En revanche, ce qui est sûr, c’est qu’il était très exigeant avec lui-même, qu’il se jugeait probablement sans complaisance et qu’il pouvait dès lors être insatisfait au point d’avoir l’impression de se tromper. D’ailleurs, une des raisons pour lesquelles il a arrêté la chanson est qu’il pensait avoir donné tout ce qu’il pouvait donner, dit tout ce qu’il avait à dire. Il avait donné tout son cœur, toute son âme, et considérait n’avoir plus rien à ajouter donc il devait faire autre chose. Continuer dans ces conditions aurait été artificiel, en faisant usage de vieilles ficelles, et là ça aurait été tricher. Sa carrière sur scène est d’une authenticité totale. Elle a été finalement très courte, une grosse dizaine d’années, ce qui lui confère une densité incroyable. Il s’est arrêté alors qu’il n’avait pas 40 ans quand d’autres jouent les prolongations sans fin jusqu’au pathétique. Et il est mort à l’âge de 49 ans seulement, rappelons-le…
Jacques Brel à Toulouse en 1962 © André Cros / Archives municipales de la ville de Toulouse
Une question importante pour finir : à quel public s’adresse ce spectacle ? Autant aux connaisseurs et aux passionnés de Brel qu’à ceux qui veulent le découvrir ?
À tout le monde ! Bon, peut-être pas quand même au moins de 10 ans mais presque. Les jeunes d’aujourd’hui adorent Brel. Certes, ils n’ont pas connaissance de l’ensemble de son répertoire mais ils connaissent et aiment ses grandes chansons, les grands classiques. Brel parle encore à tous, Brel touche toutes les générations. J’ai conçu ce spectacle de manière à montrer aux jeunes et aux moins jeunes toutes les facettes du caractère, de la personnalité de Brel : le nomade, le rêveur, le curieux de tout qui voulait toujours « aller voir » comme il disait. Qui ne serait pas touché par ça ?
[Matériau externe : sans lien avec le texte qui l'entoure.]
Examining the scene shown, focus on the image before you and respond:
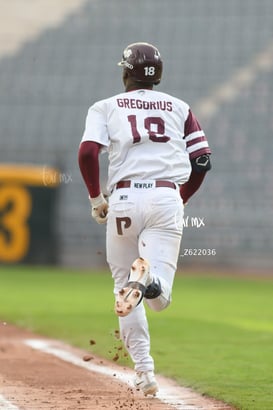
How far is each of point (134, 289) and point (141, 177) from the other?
0.72 metres

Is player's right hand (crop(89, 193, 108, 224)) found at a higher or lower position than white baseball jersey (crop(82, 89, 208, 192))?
lower

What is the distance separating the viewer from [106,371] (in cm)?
684

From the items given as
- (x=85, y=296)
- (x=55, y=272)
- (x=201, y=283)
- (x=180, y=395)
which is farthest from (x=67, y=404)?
(x=55, y=272)

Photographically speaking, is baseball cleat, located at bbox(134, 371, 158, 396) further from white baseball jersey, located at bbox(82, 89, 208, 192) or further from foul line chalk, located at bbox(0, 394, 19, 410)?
white baseball jersey, located at bbox(82, 89, 208, 192)

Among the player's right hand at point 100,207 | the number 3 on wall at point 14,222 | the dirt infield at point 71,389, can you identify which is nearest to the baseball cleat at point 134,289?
the player's right hand at point 100,207

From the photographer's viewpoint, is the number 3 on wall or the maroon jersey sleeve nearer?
the maroon jersey sleeve

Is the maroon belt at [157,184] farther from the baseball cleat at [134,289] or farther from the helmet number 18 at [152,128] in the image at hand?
the baseball cleat at [134,289]

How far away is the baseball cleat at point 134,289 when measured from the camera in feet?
15.5

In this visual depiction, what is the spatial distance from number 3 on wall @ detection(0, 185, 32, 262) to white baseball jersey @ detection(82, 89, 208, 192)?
14.6 m

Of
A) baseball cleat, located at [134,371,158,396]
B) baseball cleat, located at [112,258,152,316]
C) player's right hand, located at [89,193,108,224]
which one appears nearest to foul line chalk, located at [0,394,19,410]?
baseball cleat, located at [134,371,158,396]

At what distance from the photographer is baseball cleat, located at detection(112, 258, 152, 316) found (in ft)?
15.5

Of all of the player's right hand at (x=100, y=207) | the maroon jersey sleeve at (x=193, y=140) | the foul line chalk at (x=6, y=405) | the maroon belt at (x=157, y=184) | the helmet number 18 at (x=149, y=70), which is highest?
the helmet number 18 at (x=149, y=70)

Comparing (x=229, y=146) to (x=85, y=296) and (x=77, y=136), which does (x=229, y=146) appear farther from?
(x=85, y=296)

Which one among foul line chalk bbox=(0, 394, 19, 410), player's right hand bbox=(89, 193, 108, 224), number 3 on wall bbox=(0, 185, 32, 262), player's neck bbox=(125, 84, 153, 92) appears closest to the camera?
foul line chalk bbox=(0, 394, 19, 410)
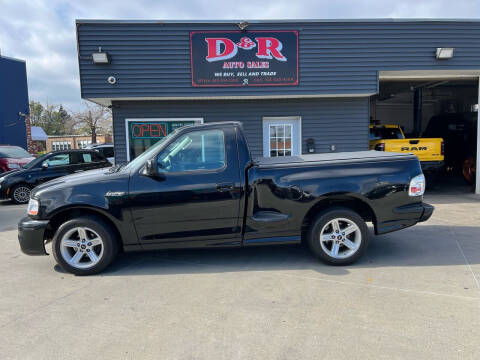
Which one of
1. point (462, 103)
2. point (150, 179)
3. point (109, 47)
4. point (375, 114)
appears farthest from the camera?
point (375, 114)

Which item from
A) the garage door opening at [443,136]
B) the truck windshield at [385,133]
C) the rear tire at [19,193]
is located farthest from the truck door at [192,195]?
the truck windshield at [385,133]

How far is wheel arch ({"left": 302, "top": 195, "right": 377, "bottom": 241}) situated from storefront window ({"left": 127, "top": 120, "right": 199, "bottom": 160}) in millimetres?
5985

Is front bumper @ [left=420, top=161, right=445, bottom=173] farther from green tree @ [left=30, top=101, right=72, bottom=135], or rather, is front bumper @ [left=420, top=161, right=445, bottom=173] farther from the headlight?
green tree @ [left=30, top=101, right=72, bottom=135]

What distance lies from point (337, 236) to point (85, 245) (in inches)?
123

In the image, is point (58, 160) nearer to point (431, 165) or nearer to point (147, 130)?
point (147, 130)

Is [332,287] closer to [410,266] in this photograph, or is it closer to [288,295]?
[288,295]

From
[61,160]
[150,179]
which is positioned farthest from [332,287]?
[61,160]

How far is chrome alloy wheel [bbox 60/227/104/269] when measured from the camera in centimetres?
430

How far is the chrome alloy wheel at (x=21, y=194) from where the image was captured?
9.86 metres

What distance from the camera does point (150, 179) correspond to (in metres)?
4.29

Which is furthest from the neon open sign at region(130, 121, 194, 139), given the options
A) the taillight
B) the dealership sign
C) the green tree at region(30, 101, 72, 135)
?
the green tree at region(30, 101, 72, 135)

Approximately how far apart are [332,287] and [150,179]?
8.02 feet

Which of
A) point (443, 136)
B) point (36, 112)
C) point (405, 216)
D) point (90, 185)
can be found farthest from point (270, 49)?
point (36, 112)

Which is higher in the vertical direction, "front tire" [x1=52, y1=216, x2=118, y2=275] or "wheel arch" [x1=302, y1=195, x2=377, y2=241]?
"wheel arch" [x1=302, y1=195, x2=377, y2=241]
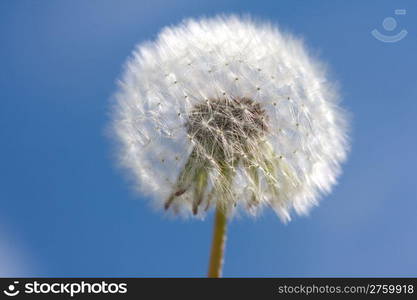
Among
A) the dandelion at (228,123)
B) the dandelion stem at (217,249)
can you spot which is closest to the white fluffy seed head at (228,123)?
the dandelion at (228,123)

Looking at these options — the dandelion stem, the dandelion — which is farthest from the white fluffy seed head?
the dandelion stem

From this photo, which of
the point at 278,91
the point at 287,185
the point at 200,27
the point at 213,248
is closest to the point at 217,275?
the point at 213,248

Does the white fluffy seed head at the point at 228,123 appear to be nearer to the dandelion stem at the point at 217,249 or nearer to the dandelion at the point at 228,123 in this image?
the dandelion at the point at 228,123

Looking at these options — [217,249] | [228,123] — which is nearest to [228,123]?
[228,123]

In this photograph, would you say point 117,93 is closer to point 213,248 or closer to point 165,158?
point 165,158

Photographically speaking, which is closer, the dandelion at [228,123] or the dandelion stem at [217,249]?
the dandelion stem at [217,249]

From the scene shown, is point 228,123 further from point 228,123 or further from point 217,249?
point 217,249
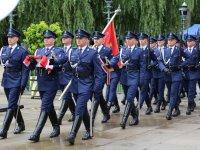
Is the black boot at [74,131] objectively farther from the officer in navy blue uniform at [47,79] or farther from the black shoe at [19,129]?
the black shoe at [19,129]

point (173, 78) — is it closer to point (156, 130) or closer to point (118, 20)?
point (156, 130)

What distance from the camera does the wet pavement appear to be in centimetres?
838

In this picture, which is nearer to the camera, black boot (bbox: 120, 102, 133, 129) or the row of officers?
the row of officers

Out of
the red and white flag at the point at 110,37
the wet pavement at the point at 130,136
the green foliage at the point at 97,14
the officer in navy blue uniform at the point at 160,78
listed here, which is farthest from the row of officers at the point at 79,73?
the green foliage at the point at 97,14

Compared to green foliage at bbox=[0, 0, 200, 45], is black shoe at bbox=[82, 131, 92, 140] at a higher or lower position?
lower

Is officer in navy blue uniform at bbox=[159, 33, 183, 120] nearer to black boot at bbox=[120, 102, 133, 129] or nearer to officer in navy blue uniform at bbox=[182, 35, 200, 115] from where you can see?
officer in navy blue uniform at bbox=[182, 35, 200, 115]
Et puis bien sûr, j’ai voulu montrer toute l’intimité de l’amitié qu’il a eue avec Jojo Pasquier. Quel ami était Brel ! Il était beaucoup plus ému par l’amitié masculine que par l’amitié féminine. Contrairement à ce qu’on a pu dire, je ne pense pas qu’il était misogyne mais il se croyait laid alors qu’il ne l’était pas, ce dont il a pu souffrir avec ces dames. Il se faisait une très haute idée de l’amour, que les femmes ne pouvaient selon lui pas atteindre. Il était épris d’absolu et rêvait de « l’inaccessible étoile » comme il le chante dans cette chanson poignante qu’est La Quête. Brel était en quête permanente, il cherchait sans cesse.